Estimado, amable y fiel lector de este humilde servidor que a estas alturas del año ve la luz del túnel… de bolas del parque acuático, el único que se puede soportar contra este calor abrasador.
Suerte que nuestra tierra, Andalucía, rica en devociones y tradiciones, experimenta su final de primavera entre romerías y velá, que refrescan y animan el ambiente pre estival.
Este sábado, sin ir más lejos, es un momento perfecto. En España, Portugal e Italia celebramos a San Antonio de Padua, el religioso de los pobres y justos, de los atribulados, de los engañados y de los eruditos, pues subió a los altares afamado por sus extraordinarios sermones, llegando incluso al pódium máximo de Doctor de la Iglesia.

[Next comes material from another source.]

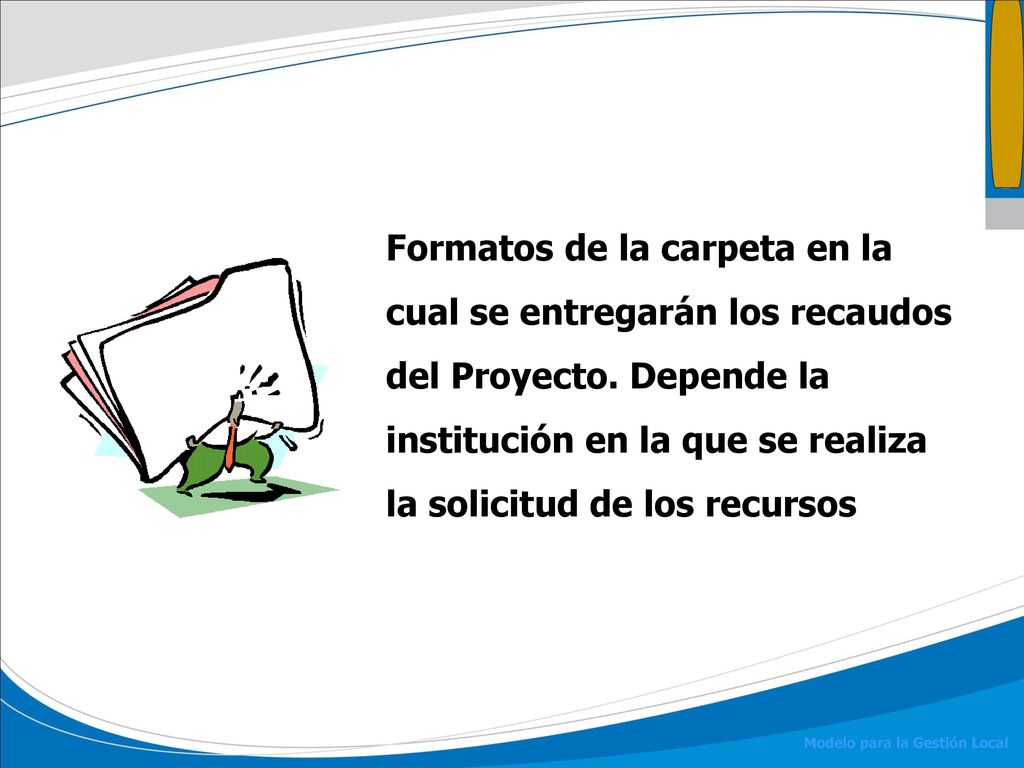 Formatos de la carpeta en la cual se entregarán los recaudos del Proyecto. Depende la institución en la que se realiza la solicitud de los recursos

Modelo para la Gestión Local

La comunidad andaluza tiene una arraigada fe a esta figura emblemática del calendario católico, destacando las poblaciones de Jayena (Granada), Alosno (Huelva), El Bosque (Cádiz) y Torrox (Málaga), Nerva (Huelva) o Benamahoma (pedanía de Grazalema, Cádiz).
En todas ellos se celebran peregrinaciones en honor del santo, en las que no falta la procesión de la bendita imagen en andas o incluso carretas con romeros, caballistas y tamborileros.

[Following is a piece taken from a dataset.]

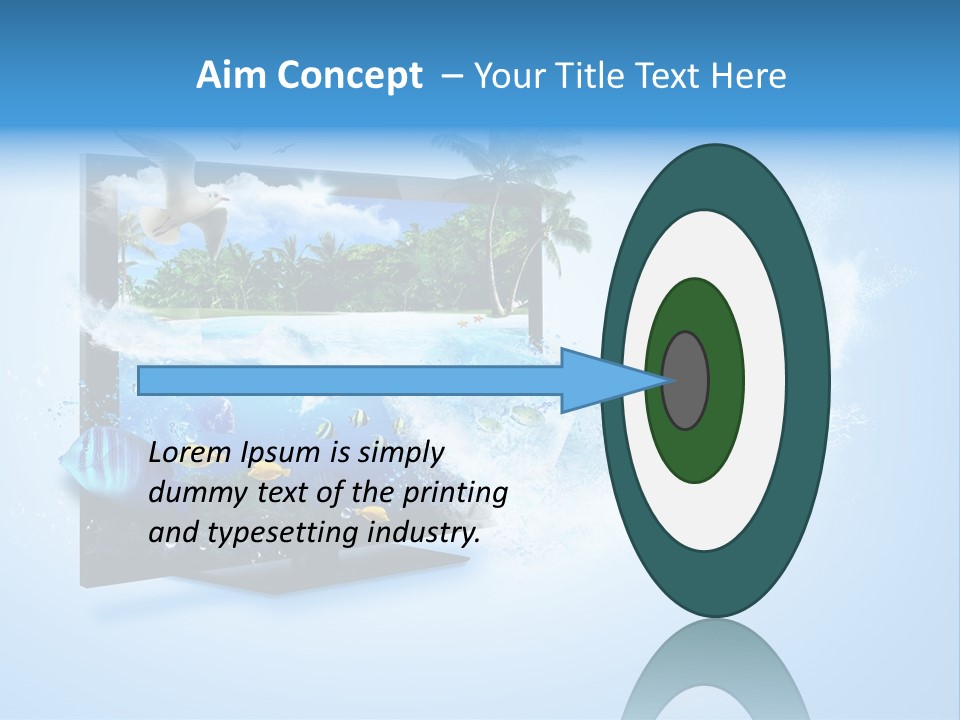 Aim Concept – Your Title Text Here

Lorem Ipsum is simply dummy text of the printing and typesetting industry.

Tampoco se prescinde de un Patrimonio de la Humanidad como es la convivencia y las tertulias de las familias y vecinos reunidos para conmemorar esta destacada fiesta local. En ella está presente la gastronomía típica de cada zona, con chacina autóctona, guisos y postres como bizcochos, pestiños o bollos en aceite.
San Antonio es, en definitiva, testimonio de nuestro sentir cultural, patrimonial y religioso, aunando costumbres que se heredan de abuelos a nietos durante generaciones.